The embodiments described herein may also be scalable to accommodate at least the aforementioned applications. Various components of embodiments described herein can be added, removed, reorganized, modified, duplicated, and/or the like as one skilled in the art would find convenient and/or necessary to implement a particular application in conjunction with the teachings of the present disclosure.

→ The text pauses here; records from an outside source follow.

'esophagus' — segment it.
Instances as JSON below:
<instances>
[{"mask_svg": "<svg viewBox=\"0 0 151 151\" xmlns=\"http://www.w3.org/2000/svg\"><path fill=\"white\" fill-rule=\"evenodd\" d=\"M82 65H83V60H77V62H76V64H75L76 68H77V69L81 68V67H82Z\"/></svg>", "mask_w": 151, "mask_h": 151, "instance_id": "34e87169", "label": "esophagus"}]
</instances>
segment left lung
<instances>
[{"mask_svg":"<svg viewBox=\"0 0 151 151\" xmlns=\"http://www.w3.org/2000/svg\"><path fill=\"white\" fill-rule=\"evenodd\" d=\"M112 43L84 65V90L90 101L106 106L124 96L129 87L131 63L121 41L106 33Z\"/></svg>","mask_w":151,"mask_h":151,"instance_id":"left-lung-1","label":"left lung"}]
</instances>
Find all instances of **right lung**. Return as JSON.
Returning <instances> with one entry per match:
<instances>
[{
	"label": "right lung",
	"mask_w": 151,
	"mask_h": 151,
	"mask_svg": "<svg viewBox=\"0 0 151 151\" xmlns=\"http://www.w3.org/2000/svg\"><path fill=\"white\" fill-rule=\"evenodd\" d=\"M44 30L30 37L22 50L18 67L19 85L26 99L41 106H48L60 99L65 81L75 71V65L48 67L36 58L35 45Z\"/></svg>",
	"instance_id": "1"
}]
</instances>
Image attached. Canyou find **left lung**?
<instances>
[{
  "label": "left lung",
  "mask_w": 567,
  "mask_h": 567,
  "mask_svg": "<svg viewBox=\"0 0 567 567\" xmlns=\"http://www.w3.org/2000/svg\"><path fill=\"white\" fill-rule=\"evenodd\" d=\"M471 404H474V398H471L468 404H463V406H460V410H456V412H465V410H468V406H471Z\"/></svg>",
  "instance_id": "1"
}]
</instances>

Moreover, specialized features, characteristics, materials, components, and/or equipment may be applied in conjunction with the teachings of the present disclosure as one skilled in the art would find convenient and/or necessary to implement a particular application in light of the present disclosure.

Claim 1:
A sortation device (<NUM>) comprising:
a height adjustable frame (<NUM>); and
a sortation table (<NUM>) movably attached to the height adjustable frame (<NUM>), the sortation table (<NUM>) defining:
a first end (<NUM>);
a second end (<NUM>) opposite the first end (<NUM>); and
a body extending therebetween, the body defining a first surface (<NUM>) configured to support an article (<NUM>) thereon, wherein a location (<NUM>) of the body between the first end (<NUM>) and the second end (<NUM>) is configured to pivotally attach the sortation table (<NUM>) with the height adjustable frame (<NUM>),
wherein the sortation device (<NUM>) is configured to perform a tilt operation in which the sortation table (<NUM>) rotates about the pivotal attachment between the sortation table (<NUM>) and the height adjustable frame (<NUM>) so as to convey the article (<NUM>) supported by the sortation table (<NUM>), and
wherein the height adjustable frame (<NUM>) is configured to adjust a vertical position of the sortation table (<NUM>) so as to modify a vertical position at which the article (<NUM>) is conveyed, characterised in that at least a portion of the first end (<NUM>) or the second end (<NUM>) of the sortation table (<NUM>) is configured to move between an extended position and a retracted position so as to modify a length of the body measured between the first end (<NUM>) and the second end (<NUM>).